JuliaIntervals/IntervalRootFinding.jl

Multithreading causes random errors

Shmuley95 opened this issue · 3 comments

The minimum working example below should always return 1. When using one thread, everything is fine, but as soon as I run the same code with multiple threads, random errors start creeping up.

using IntervalRootFinding
let
	results = []
	Threads.@threads for iter in 1:1000	
		f(x) = (x^-1)-1
		result = roots(f, 0.0001..10000)
		push!(results, result)
	end
	length(unique(results))
end

I hope you could help identify the issue or find a possible workaround. Thank you for your time!

Kolaru commented

Could you give more detail on how you run this code ? I have tried it with the last release and on master, and I don't get any error.

Those are my specs

julia> versioninfo()
Julia Version 1.8.3
Commit 0434deb161e (2022-11-14 20:14 UTC)
Platform Info:
  OS: Linux (x86_64-linux-gnu)
  CPU: 8 × Intel(R) Xeon(R) CPU E5-1620 v2 @ 3.70GHz
  WORD_SIZE: 64
  LIBM: libopenlibm
  LLVM: libLLVM-13.0.1 (ORCJIT, ivybridge)
  Threads: 4 on 8 virtual cores
Environment:
  LD_LIBRARY_PATH = :/home/benoit/lib
  JULIA_EDITOR = code

You will not get an error. Instead, you will get a random integer (on my windows pc with 6 cores around 5-7, on a friend's Macbook with 4 cores usually somewhat lower), which changes on consecutive runs.
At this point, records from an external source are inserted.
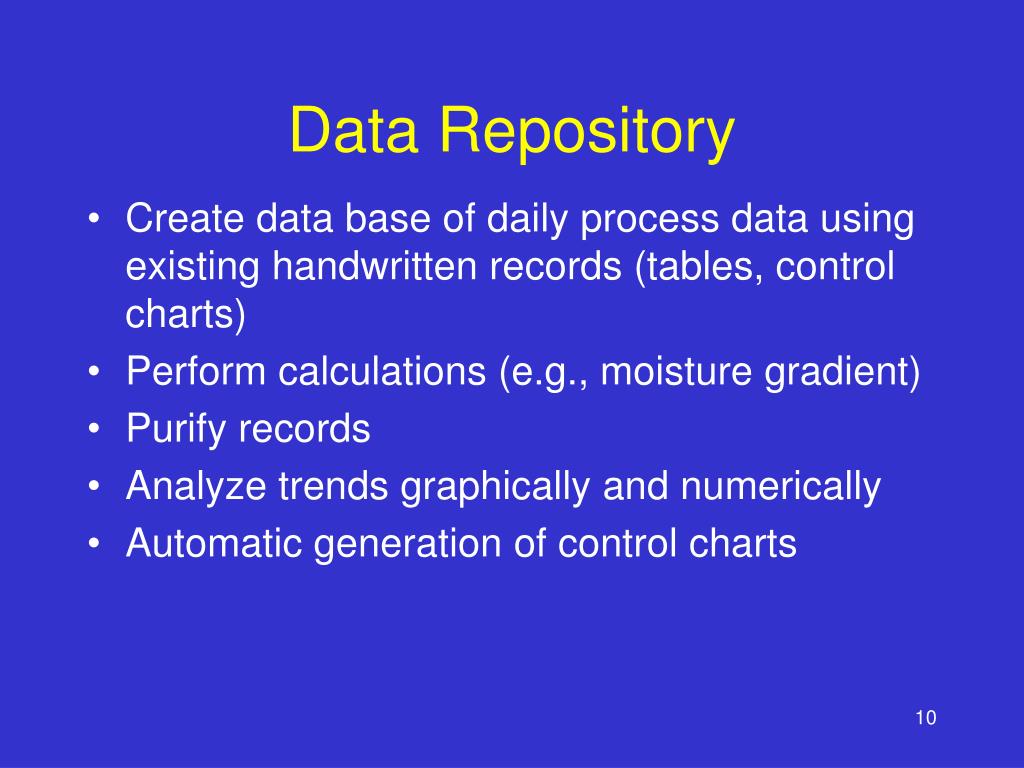 Data Repository

• Create data base of daily process data using existing handwritten records (tables, control charts)
• Perform calculations (e.g., moisture gradient)
• Purify records
• Analyze trends graphically and numerically
• Automatic generation of control charts

10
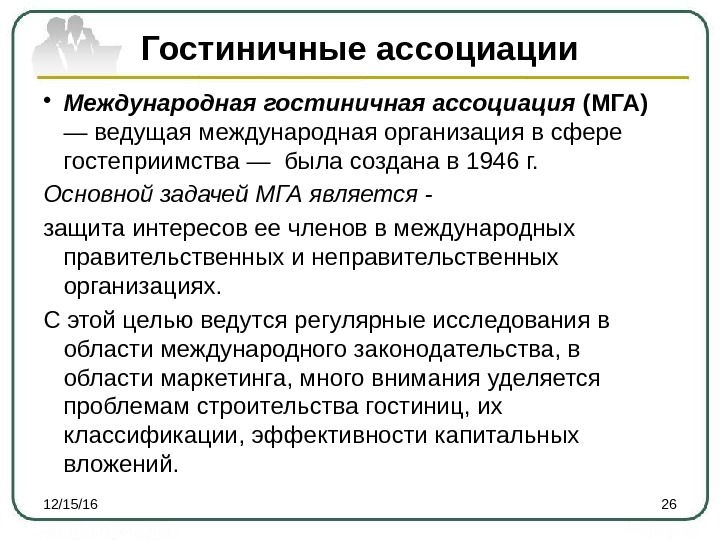 Гостиничные ассоциации

• Международная гостиничная ассоциация (МГА) — ведущая международная организация в сфере гостеприимства — была создана в 1946 г.

Основной задачей МГА является -

защита интересов ее членов в международных правительственных и неправительственных организациях.

С этой целью ведутся регулярные исследования в области международного законодательства, в области маркетинга, много внимания уделяется проблемам строительства гостиниц, их классификации, эффективности капитальных вложений.

12/15/16

26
But the code should always return 1 deterministically, for every element in results should be equal to 1.

Kolaru commented

Oh I see. Looking at the "unique" results with full precision, I get :

julia> using IntervalArithmetic

julia> @format full
Display parameters:
- format: full
- decorations: false
- significant figures: 6

julia> rts = unique(results)
4-element Vector{Any}:
 Root{Interval{Float64}}[Root(Interval(0.9999999999999994, 1.0000000000000007), :unique)]
 Root{Interval{Float64}}[Root(Interval(0.9999999999999997, 1.0000000000000007), :unique)]
 Root{Interval{Float64}}[Root(Interval(0.9999999999999996, 1.0000000000000007), :unique)]
 Root{Interval{Float64}}[Root(Interval(0.9999999999999994, 1.0000000000000004), :unique)]

So it looks like by running on different processors we got slightly different numerical results (seems to be a 1 or 2 bits difference). It doesn't strike me as necessary a bug, since they are all correct results.

I am not an expert in those details, however.